Nycomed Chair for Bioinformatics and Information Mining, University of Konstanz, Konstanz, Germany.
J Chem Inf Model. 2011 Feb 28;51(2):237-47. doi: 10.1021/ci100426r. Epub 2011 Feb 10.
Diversity selection is a common task in early drug discovery. One drawback of current approaches is that usually only the structural diversity is taken into account, therefore, activity information is ignored. In this article, we present a modified version of diversity selection, which we term Maximum-Score Diversity Selection, that additionally takes the estimated or predicted activities of the molecules into account.

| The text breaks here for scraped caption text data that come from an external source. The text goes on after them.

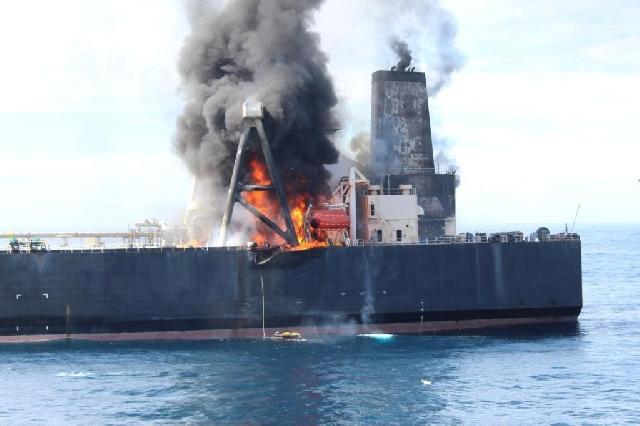 Sri Lanka Supertanker on fire.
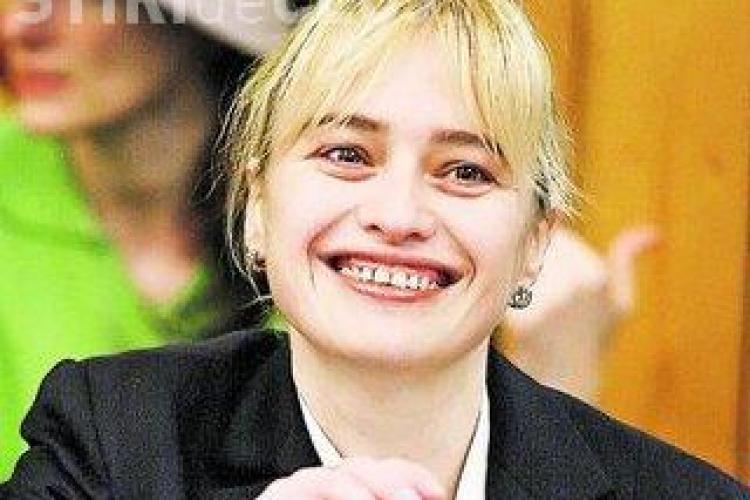 Sotia europarlamentarului Rares Niculescu, Nicoleta Postolache, acuzata ca a tepuit o firma germana cu un milion de euro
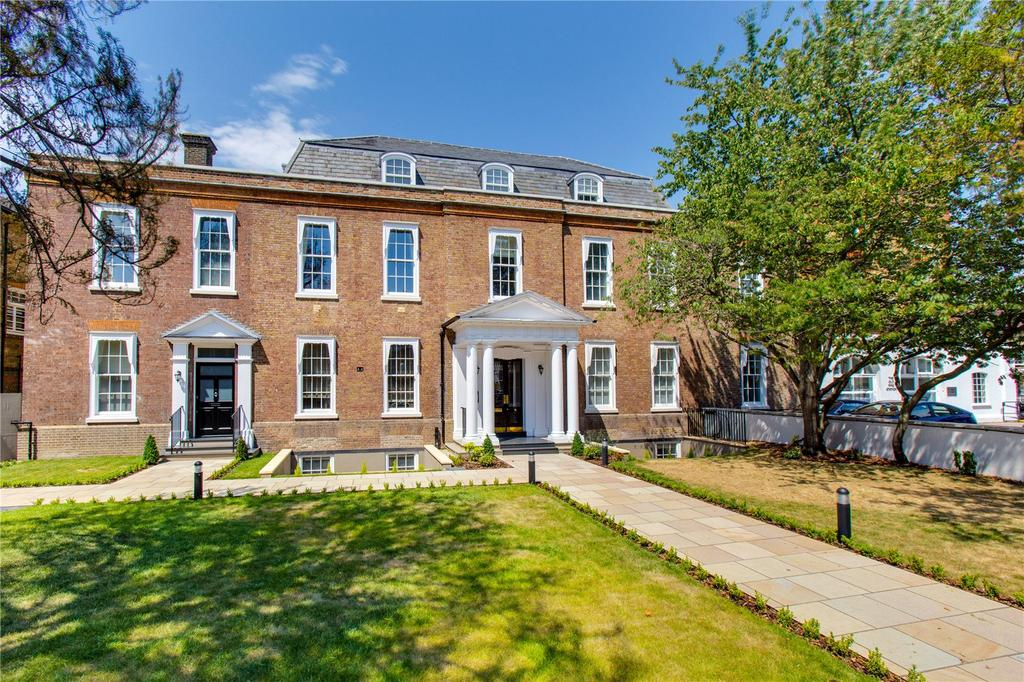 2 Bedrooms Flat for sale in The Limes, Mortlake High Street, London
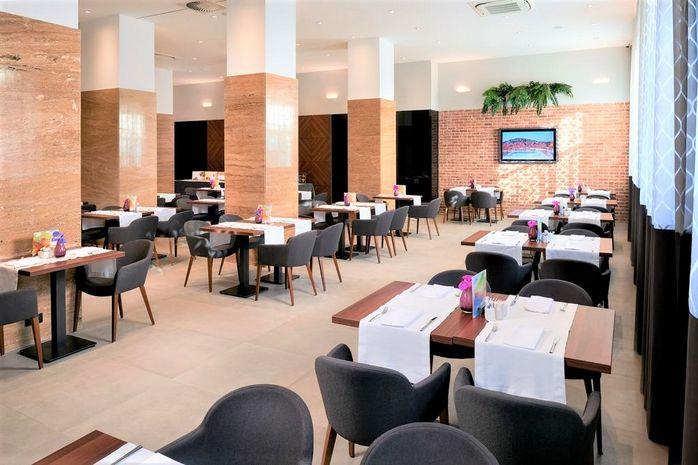 Hotel CORNARO Dalmatia Centrala CROATIA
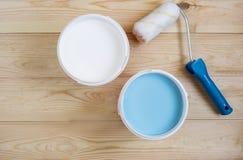 Rullo con pittura nel vaso sui bordi di legno Immagini Stock
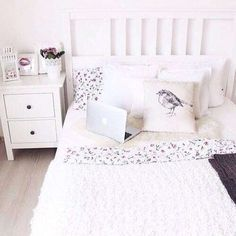 Image via We Heart It https://weheartit.com/entry/158934883 #bed #bedroom #ikea #macbook #pillow #tumblr #white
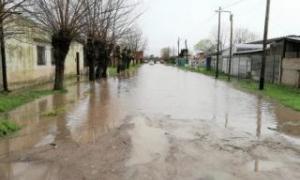 Algunos barrios chascomunenses han sufrido anegamiento de calles, al igual que a finales de agosto. Foto: El Cronista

We show that finding an optimal solution to this problem is computationally very expensive (it is NP-hard), and therefore, heuristic approaches are needed. After a discussion of existing approaches, we present our new method, which is computationally far more efficient but at the same time produces comparable results. We conclude by validating these theoretical differences on several data sets.
多样性选择是早期药物发现中的一项常见任务。当前方法的一个缺点是,通常只考虑结构多样性,因此忽略了活性信息。在本文中,我们提出了一种多样性选择的改进版本,我们称之为最大得分多样性选择,它还考虑了分子的估计或预测活性。我们表明,找到这个问题的最优解在计算上非常昂贵(它是 NP 难的),因此需要启发式方法。在讨论了现有方法之后,我们提出了我们的新方法,它在计算上效率更高,但同时产生的结果相当。最后,我们在几个数据集上验证了这些理论差异。